Andrew Brooke Leslie  (born December 26, 1957) is a retired Canadian Forces lieutenant-general and politician who served as the chief of the Land Staff from 2006 to 2010 and as a member of Parliament representing the riding of Orléans in the House of Commons, from the 2015 federal election to the 2019 election.

Background
Andrew Leslie was born in Ottawa in 1957. His father was Brigadier-General Edward Murray Dalziel Leslie (né McNaughton), commander of 1st Regiment, Royal Canadian Horse Artillery (1 RCHA)  during the Korean War. Leslie's father changed the family name from McNaughton to Leslie in order to comply with the terms of an inheritance from his aunt (and wife of James Norman Stuart Leslie, who was descendant of British Army Captain James Norman Stewart Leslie and General David Leslie). His paternal grandfather is former Chief of the General Staff and Minister of National Defence General Andrew McNaughton, and his maternal grandfather is former Canadian Minister of National Defence Brooke Claxton.

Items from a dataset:

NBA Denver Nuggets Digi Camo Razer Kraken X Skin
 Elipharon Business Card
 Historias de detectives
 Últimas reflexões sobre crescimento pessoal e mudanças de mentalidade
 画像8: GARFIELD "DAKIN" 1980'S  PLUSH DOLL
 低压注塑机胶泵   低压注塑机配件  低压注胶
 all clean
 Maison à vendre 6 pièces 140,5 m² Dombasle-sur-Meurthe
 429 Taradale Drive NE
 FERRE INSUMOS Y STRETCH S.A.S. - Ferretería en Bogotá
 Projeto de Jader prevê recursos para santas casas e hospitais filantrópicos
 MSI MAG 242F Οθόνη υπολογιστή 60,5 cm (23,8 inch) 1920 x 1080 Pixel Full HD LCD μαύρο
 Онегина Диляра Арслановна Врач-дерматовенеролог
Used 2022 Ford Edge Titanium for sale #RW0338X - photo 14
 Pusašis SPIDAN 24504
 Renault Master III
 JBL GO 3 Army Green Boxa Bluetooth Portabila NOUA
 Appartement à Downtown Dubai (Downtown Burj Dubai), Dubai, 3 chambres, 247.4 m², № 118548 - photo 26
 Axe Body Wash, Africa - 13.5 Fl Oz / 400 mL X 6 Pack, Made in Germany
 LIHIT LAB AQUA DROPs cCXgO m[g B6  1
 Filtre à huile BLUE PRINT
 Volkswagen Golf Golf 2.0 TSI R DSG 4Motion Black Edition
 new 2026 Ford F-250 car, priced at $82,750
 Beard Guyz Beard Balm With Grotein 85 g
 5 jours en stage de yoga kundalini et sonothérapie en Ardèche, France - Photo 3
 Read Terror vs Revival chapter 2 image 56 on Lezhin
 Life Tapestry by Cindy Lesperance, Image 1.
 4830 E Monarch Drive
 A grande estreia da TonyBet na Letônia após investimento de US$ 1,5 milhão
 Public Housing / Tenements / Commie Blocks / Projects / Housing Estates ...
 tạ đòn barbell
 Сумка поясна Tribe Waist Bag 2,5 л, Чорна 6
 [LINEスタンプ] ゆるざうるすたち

Actions to take:
**1.** List every distinct year mentioned in the Andrew Leslie biography, in the order each first appears.
**2.** Reproduce the Andrew Leslie biography word for word, from "Andrew Brooke Leslie" to "the 2019 election.".
These rows were taken from a separate source.

Completed exercise:
**1.** 1957, 2006, 2010, 2015, 2019

**2.**
Andrew Brooke Leslie  (born December 26, 1957) is a retired Canadian Forces lieutenant-general and politician who served as the chief of the Land Staff from 2006 to 2010 and as a member of Parliament representing the riding of Orléans in the House of Commons, from the 2015 federal election to the 2019 election.